Based upon his own war time experiences in the trenches of the First World War, it was art like this that got Dix in so much trouble with Germany's right-wing. The central panel of the triptych shows the devastation and appalling misery of the battlefield as the artist remembered it. Dix painted this work using egg tempera and oil on wood. The painting shows a village shattered and smoldering, trees blasted into splinters, and everywhere... soldiers, and parts of soldiers, decomposing in the mud.

A soldier's bare white legs can be seen sticking out of the putrid morass in the upper right corner, and a desiccated corpse impaled on twisted steel bars hovers above the scene of carnage and despair. Dix created many such artworks based on his wartime memories, and rarely has the world seen such brutally honest statements concerning the reality of war.

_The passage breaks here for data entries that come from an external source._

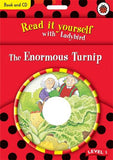 Read It Yourself: The Enormous Turnip book and CD: Read It Yourself Level 1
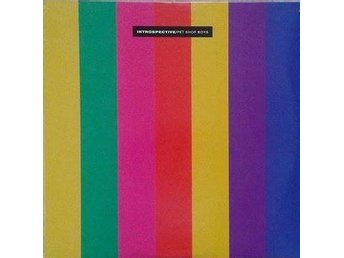Pet Shop Boys title* Introspective* House, Synth-pop LP US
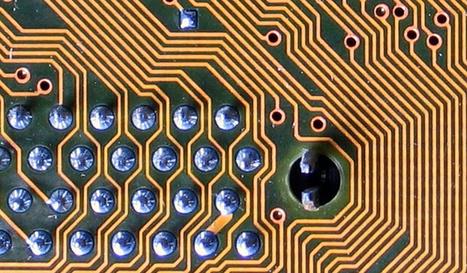 @hrheingold : Teaching Computational, Abstract Thinking - DML Central | Medienbildung | Scoop.it
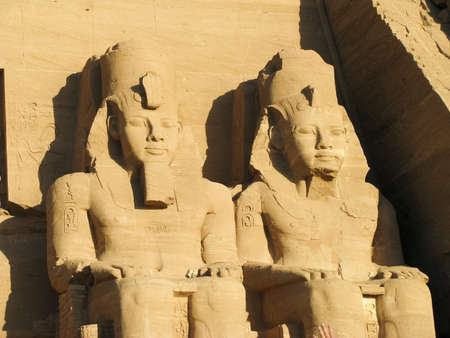 Abu Simbel heads, Egypt, Africa photo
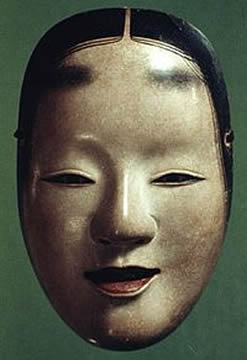 200px-Noh_mask02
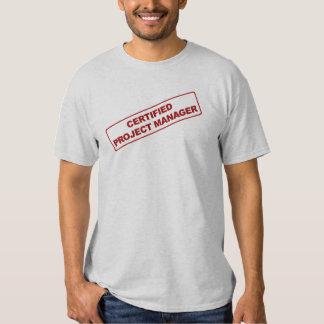 Camisa certificada del gestor de proyecto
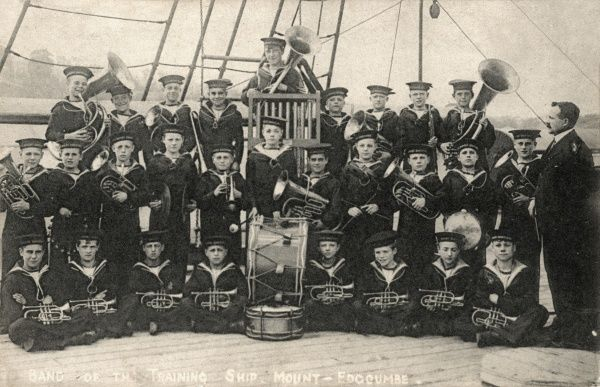 The Mount Edgcumbe Industrial Training Ship for Homeless and Destitute Boys was established at Saltash in Cornwall in 1877. Boys aged 12-15, placed there by magistrates, were trained in seamanship, with many going on to join the naval services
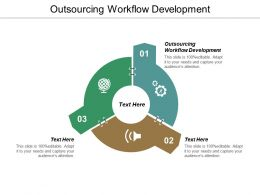 Outsourcing Workflow Development Ppt Powerpoint Presentation File Portrait Cpb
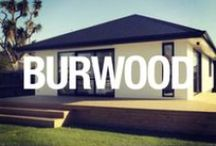 BURWOOD / Suburb - Burwood - cover page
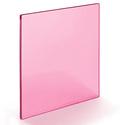 亚克力板 有机玻璃 水晶板 生态树脂板18212465167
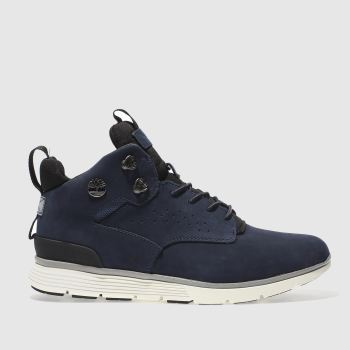 Timberland Navy Killington Mens Boots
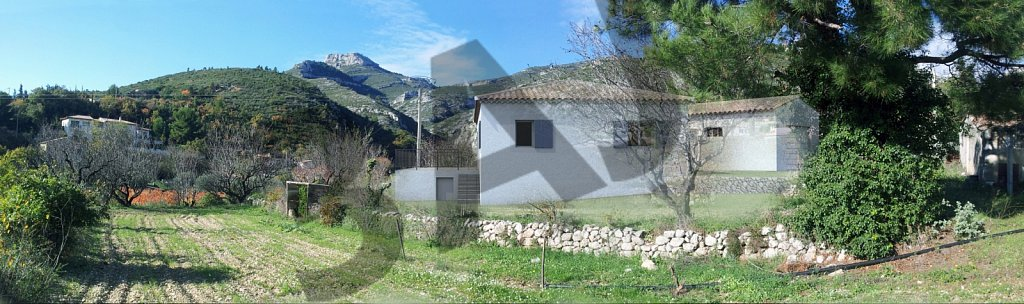 Villa NRO01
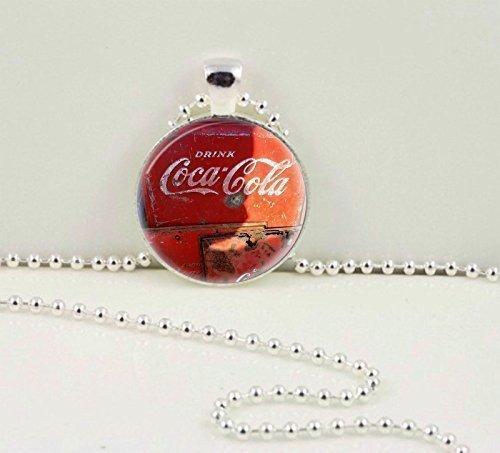 Coca Cola Pendant (Coca Cola Necklace)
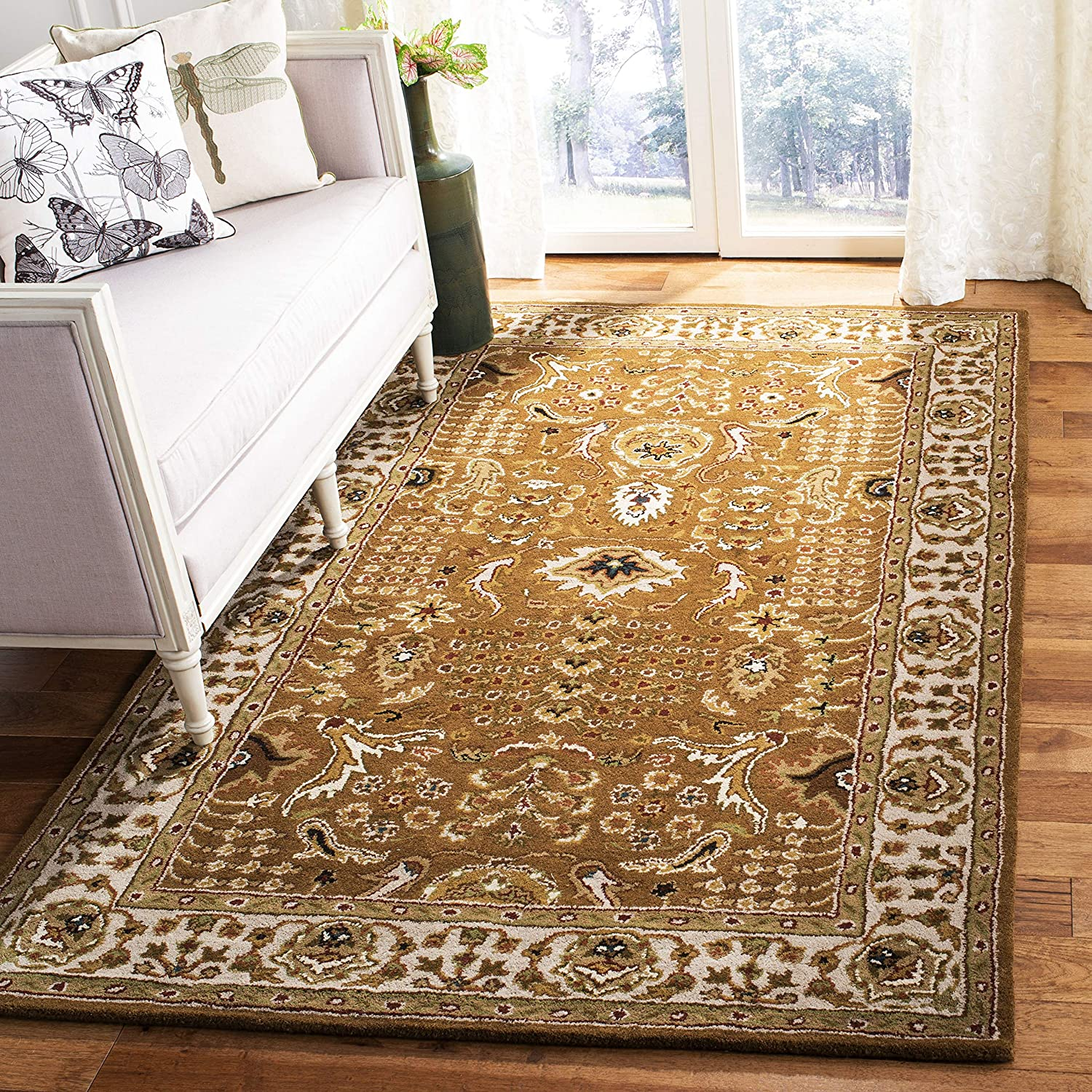 Safavieh Classic Collection Cl764a Handmade Traditional Oriental Premium Wool Area Rug 8 3 X 11 Gold Beige Furniture Decor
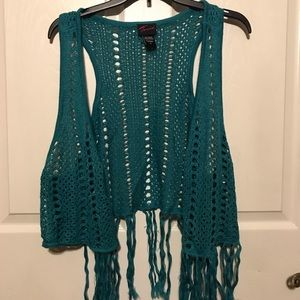 New Torrid sweater Teal fringe vest size 2X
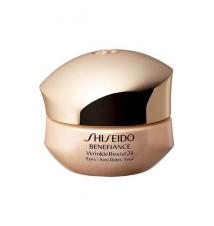 Shiseido 'Benefiance WrinkleResist24' Intensive Eye Contour Cream Nordstrom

At the time Dix painted The War Triptych, the ruling elites of Germany were attempting to popularize militarism. Fascists were promising to rebuild Germany with "Blood and Iron", it was not a time for pacifist images. A year after Dix created this painting Adolf Hitler came to power. Dix was accused by the Nazis of creating art that sapped "the will of the German people to defend themselves." The artist was immediately fired from his teaching position at the Dresden Academy of Art and he was prohibited from exhibiting his works. Instead, the Nazis included the works of Dix (and other Expressionist artists) in propaganda exhibits designed to denigrate modern art. Dix was ridiculed in no less than three such exhibits, the Reflections of Degeneracy show (Dresden 1933), Art in the Service of Demoralization (Stuttgart 1933), and the infamous Entartete Kunst ("Degenerate Art") exhibit of Munich 1937.

The War Triptych was based upon an earlier work, the 1923 painting Der Schützengraben (The Trench), which had previously been seized by the Nazis and most likely destroyed by them.